Monday, June 28, 2010

Adam in the Hammock

Strung between these two trees,
I trust too much
that the trunks, the rope will hold,
that I will not be crushed 

by those limbs
heaving in the sudden wind.
 

The metal chime clangs insistently,
I try not to think of it as an alarm

unraveling the tapestry of squawks woven 
by the invisible birds.
I know I should be able to recognize their calls,
but I cannot.
 

There is only one cloud in the sky, 
looking a little sheepish on its own.
 A rash I never noticed before 

blooms across the back of my arm, 
speckling it with red bumps.
 

The rush, the brushing, the rustling, the breath,
and then the silence,
as if the wind is taking its own advice to hush.


The back of my neck prickles, I feel the eyes
of a thousand spiders rubbing their legs high above me
 

Sagging in my sling, I am not very high off the ground, 
ass nearly scraping the earth. Still, 
I fear the bump
that would come should I spill 
like a seed from this swinging bed, this hanging sack.

The rope is still clean and white, the knots sloppy 
but well-intentioned.
 Lizards snap each other up in single bites.
I never noticed them do that before.

I don't hear her chattering;
she must be sleeping it off somewhere.
I feel like there was something I was supposed to tell her
but my mind is a swampy quagmire, overrun 
with smothering creepers
and thick with squelchy muck. 


I cannot move from this spot,
no matter how badly I need to take a leak.
The wind rocks me as if in the crook
of a mother's soft but inescapable arm,
but I can't relax enough to sleep. 


And that single cloud has somehow expanded, 

or multiplied, and I strain my ears 
for the sound of his tires on the gravel
as the first drops patter the stones

and everything very slowly 
begins to fall.

1 comment:

  1. Wow!
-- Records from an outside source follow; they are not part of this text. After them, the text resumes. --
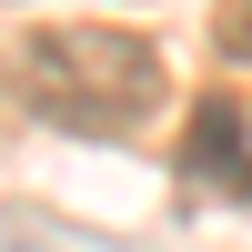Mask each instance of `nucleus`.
Segmentation results:
<instances>
[{"mask_svg":"<svg viewBox=\"0 0 252 252\" xmlns=\"http://www.w3.org/2000/svg\"><path fill=\"white\" fill-rule=\"evenodd\" d=\"M10 91H20V111L61 121V131L121 141L161 111V51L141 31H111V20H40L10 40Z\"/></svg>","mask_w":252,"mask_h":252,"instance_id":"nucleus-1","label":"nucleus"},{"mask_svg":"<svg viewBox=\"0 0 252 252\" xmlns=\"http://www.w3.org/2000/svg\"><path fill=\"white\" fill-rule=\"evenodd\" d=\"M182 182L192 192H222V202H252V131L232 101H192V131H182Z\"/></svg>","mask_w":252,"mask_h":252,"instance_id":"nucleus-2","label":"nucleus"},{"mask_svg":"<svg viewBox=\"0 0 252 252\" xmlns=\"http://www.w3.org/2000/svg\"><path fill=\"white\" fill-rule=\"evenodd\" d=\"M222 40H232V61H252V0H232V20H222Z\"/></svg>","mask_w":252,"mask_h":252,"instance_id":"nucleus-3","label":"nucleus"}]
</instances>
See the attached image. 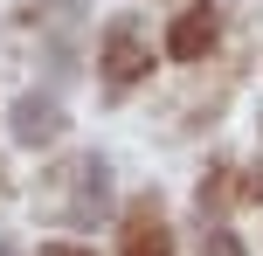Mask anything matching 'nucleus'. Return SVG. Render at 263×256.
<instances>
[{"mask_svg":"<svg viewBox=\"0 0 263 256\" xmlns=\"http://www.w3.org/2000/svg\"><path fill=\"white\" fill-rule=\"evenodd\" d=\"M104 187H111L104 160H69V166H63V194L49 187V201H55V215H63V222L90 229V222H104Z\"/></svg>","mask_w":263,"mask_h":256,"instance_id":"nucleus-1","label":"nucleus"},{"mask_svg":"<svg viewBox=\"0 0 263 256\" xmlns=\"http://www.w3.org/2000/svg\"><path fill=\"white\" fill-rule=\"evenodd\" d=\"M145 69H153V55H145L139 21H111V35H104V83L111 90H132Z\"/></svg>","mask_w":263,"mask_h":256,"instance_id":"nucleus-2","label":"nucleus"},{"mask_svg":"<svg viewBox=\"0 0 263 256\" xmlns=\"http://www.w3.org/2000/svg\"><path fill=\"white\" fill-rule=\"evenodd\" d=\"M166 249H173V229H166V215H159V201L145 194L125 215V256H166Z\"/></svg>","mask_w":263,"mask_h":256,"instance_id":"nucleus-3","label":"nucleus"},{"mask_svg":"<svg viewBox=\"0 0 263 256\" xmlns=\"http://www.w3.org/2000/svg\"><path fill=\"white\" fill-rule=\"evenodd\" d=\"M215 28H222V14H215V7H187L180 21H173V35H166V55H180V63H194V55H208Z\"/></svg>","mask_w":263,"mask_h":256,"instance_id":"nucleus-4","label":"nucleus"},{"mask_svg":"<svg viewBox=\"0 0 263 256\" xmlns=\"http://www.w3.org/2000/svg\"><path fill=\"white\" fill-rule=\"evenodd\" d=\"M55 132H63V111H55L49 97H21V104H14V139H21V146H49Z\"/></svg>","mask_w":263,"mask_h":256,"instance_id":"nucleus-5","label":"nucleus"},{"mask_svg":"<svg viewBox=\"0 0 263 256\" xmlns=\"http://www.w3.org/2000/svg\"><path fill=\"white\" fill-rule=\"evenodd\" d=\"M208 256H242V243H236V235L222 229V235H208Z\"/></svg>","mask_w":263,"mask_h":256,"instance_id":"nucleus-6","label":"nucleus"},{"mask_svg":"<svg viewBox=\"0 0 263 256\" xmlns=\"http://www.w3.org/2000/svg\"><path fill=\"white\" fill-rule=\"evenodd\" d=\"M42 256H90V249H77V243H49Z\"/></svg>","mask_w":263,"mask_h":256,"instance_id":"nucleus-7","label":"nucleus"}]
</instances>
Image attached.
Deft poetry indeed. I didn't think it was possible to perfectly capture the sound of a tree branch cracking and falling. This is so great in so many ways. Adam, the first man. Rock-a-bye baby. The tragedy in NYC Central Park with that baby. The power of description through a baby--never declaring the narrator's a baby; never condescending the reader (or baby) with foolish babble. The infant is lucid as most infants are. You've written some really strong pieces lately. This and Reservoir are really top notch poems. Thanks!